The Associated Press reached out for a comment from the Alabama Department of Corrections, but there was no response as of late Wednesday afternoon.

Dotson, aged 43, was found dead on November 16 at Ventress Correctional Facility. Suspecting foul play, his family hired a pathologist for a second autopsy, revealing that his heart was missing.

The family filed a lawsuit to investigate the reasons behind the removal of his heart and to have it returned to them.

“Defendants’ outrageous and inexcusable mishandling of the deceased’s body amounts to a reprehensible violation of human dignity and common decency,” the lawsuit stated, adding that “their appalling misconduct is nothing short of grave robbery and mutilation.”

Dotson’s family, while looking into what happened to his heart, found out that other families went through similar situations, according to Faraino.

The details about Singleton’s body are discussed in legal papers submitted by Dotson’s family last week.
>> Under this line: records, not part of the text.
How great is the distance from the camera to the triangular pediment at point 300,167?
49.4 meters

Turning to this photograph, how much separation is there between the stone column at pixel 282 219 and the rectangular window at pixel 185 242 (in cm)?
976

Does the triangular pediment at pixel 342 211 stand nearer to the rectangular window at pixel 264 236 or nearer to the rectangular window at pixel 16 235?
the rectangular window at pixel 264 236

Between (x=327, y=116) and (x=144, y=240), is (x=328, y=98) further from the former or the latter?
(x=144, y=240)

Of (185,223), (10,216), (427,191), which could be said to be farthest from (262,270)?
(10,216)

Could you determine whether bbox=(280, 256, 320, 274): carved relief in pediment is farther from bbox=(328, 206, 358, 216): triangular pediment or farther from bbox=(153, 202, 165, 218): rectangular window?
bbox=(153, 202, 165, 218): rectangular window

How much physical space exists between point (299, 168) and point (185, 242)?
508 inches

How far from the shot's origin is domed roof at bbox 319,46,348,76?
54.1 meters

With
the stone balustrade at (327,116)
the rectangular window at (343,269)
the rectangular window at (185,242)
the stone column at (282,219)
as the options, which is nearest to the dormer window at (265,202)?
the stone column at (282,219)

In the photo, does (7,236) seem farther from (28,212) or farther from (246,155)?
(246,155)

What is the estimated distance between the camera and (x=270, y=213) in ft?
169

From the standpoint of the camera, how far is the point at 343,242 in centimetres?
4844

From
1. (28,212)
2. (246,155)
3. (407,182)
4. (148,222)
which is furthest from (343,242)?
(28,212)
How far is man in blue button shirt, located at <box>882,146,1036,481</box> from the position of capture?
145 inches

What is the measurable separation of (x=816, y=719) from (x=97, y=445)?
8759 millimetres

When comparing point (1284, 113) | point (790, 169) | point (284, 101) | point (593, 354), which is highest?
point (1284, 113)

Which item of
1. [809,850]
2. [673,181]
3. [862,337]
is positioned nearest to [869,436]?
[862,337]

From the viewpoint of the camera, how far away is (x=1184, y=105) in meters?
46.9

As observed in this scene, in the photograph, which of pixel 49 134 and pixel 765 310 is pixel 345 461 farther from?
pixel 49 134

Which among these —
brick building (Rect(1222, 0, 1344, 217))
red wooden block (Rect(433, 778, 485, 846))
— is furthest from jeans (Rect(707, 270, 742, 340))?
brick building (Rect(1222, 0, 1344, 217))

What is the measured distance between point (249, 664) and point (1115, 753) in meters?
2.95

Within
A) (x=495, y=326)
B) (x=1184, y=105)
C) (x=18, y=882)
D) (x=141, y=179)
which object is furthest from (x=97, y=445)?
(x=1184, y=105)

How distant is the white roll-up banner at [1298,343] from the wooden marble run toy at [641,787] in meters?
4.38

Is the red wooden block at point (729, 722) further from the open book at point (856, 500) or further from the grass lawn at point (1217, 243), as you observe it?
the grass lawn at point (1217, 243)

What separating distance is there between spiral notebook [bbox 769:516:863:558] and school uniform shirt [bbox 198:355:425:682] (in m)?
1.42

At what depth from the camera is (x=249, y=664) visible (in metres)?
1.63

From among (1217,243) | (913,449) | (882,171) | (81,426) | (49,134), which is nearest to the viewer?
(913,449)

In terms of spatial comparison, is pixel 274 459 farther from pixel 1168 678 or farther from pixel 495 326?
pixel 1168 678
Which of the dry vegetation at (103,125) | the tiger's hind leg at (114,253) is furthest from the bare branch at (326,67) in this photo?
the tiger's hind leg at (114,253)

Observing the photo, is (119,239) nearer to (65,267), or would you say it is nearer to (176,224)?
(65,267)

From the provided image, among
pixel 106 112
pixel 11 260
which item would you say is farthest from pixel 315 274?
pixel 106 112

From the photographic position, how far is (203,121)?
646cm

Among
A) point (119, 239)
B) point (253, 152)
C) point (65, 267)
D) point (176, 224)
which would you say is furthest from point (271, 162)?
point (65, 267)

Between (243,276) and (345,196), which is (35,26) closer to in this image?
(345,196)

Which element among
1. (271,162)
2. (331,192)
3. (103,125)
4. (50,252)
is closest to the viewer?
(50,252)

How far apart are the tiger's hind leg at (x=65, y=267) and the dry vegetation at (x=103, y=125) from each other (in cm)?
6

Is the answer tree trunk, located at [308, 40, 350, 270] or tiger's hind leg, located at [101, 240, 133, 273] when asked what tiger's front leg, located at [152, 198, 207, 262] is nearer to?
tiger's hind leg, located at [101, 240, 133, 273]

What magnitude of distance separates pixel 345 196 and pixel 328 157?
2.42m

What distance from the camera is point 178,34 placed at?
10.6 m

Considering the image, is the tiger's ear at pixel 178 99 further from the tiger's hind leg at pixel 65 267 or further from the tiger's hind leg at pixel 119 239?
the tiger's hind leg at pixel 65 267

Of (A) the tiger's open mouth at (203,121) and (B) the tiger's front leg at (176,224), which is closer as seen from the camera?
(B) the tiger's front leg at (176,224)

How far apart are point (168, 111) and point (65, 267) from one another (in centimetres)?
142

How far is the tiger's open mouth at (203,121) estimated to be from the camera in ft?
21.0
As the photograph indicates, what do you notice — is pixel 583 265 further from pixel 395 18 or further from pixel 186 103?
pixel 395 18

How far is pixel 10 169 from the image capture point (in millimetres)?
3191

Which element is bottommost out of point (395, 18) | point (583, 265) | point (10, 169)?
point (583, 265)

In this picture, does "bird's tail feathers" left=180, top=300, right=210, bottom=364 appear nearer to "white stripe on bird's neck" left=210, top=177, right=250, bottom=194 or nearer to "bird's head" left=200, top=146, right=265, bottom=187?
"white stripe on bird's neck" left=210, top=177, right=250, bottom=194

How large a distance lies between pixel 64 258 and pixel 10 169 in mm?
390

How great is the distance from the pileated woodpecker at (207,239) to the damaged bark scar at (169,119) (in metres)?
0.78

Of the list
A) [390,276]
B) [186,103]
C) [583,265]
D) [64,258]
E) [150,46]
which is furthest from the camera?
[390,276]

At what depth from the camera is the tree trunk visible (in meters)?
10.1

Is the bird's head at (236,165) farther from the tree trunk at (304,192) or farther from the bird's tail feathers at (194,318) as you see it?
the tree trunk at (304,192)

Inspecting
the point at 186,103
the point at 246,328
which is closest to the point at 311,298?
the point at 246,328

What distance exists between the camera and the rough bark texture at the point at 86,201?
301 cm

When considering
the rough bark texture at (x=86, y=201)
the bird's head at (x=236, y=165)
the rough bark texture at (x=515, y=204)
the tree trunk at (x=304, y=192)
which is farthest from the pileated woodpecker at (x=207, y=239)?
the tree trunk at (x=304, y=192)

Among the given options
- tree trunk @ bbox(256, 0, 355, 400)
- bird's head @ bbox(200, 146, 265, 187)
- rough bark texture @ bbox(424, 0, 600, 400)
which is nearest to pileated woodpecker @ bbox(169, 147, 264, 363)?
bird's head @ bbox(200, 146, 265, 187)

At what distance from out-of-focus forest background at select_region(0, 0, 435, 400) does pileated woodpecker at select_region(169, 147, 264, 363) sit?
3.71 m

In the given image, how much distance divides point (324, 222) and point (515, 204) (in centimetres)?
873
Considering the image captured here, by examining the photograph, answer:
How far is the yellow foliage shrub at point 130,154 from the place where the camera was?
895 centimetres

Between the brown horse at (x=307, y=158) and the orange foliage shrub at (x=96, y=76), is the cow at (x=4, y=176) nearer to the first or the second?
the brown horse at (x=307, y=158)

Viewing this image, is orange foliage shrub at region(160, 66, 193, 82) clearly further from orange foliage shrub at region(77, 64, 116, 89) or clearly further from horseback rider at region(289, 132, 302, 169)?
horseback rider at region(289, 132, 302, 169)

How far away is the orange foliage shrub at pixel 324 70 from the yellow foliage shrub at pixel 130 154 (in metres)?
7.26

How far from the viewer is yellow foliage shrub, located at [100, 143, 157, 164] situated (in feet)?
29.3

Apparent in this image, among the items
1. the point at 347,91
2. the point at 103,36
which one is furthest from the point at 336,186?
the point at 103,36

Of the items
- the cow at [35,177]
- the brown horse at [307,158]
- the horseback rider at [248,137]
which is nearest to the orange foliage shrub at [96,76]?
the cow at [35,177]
In these documents, the inmate’s daughter, Charlene Drake, mentions that a funeral home informed her that her father’s body was delivered to them “without any internal organs” after he passed away in 2021 while in prison.

“Normally the organs are in a bag placed back in the body after an autopsy, but Charles had been brought to the funeral home with no internal organs,” the funeral director reportedly informed her, according to what she wrote. It was WBMA that initially reported on the court petition.

A judge had a meeting about the Dotson case last week. According to, the meeting didn’t reveal where the heart is.

Dotson’s family filed a lawsuit claiming the heart might have been kept after a state autopsy to be given to the University of Alabama at Birmingham’s medical school for research.

The university’s lawyers called it baseless speculation and stated in a court document that the university didn’t do the autopsy and never got any of Dotson’s organs.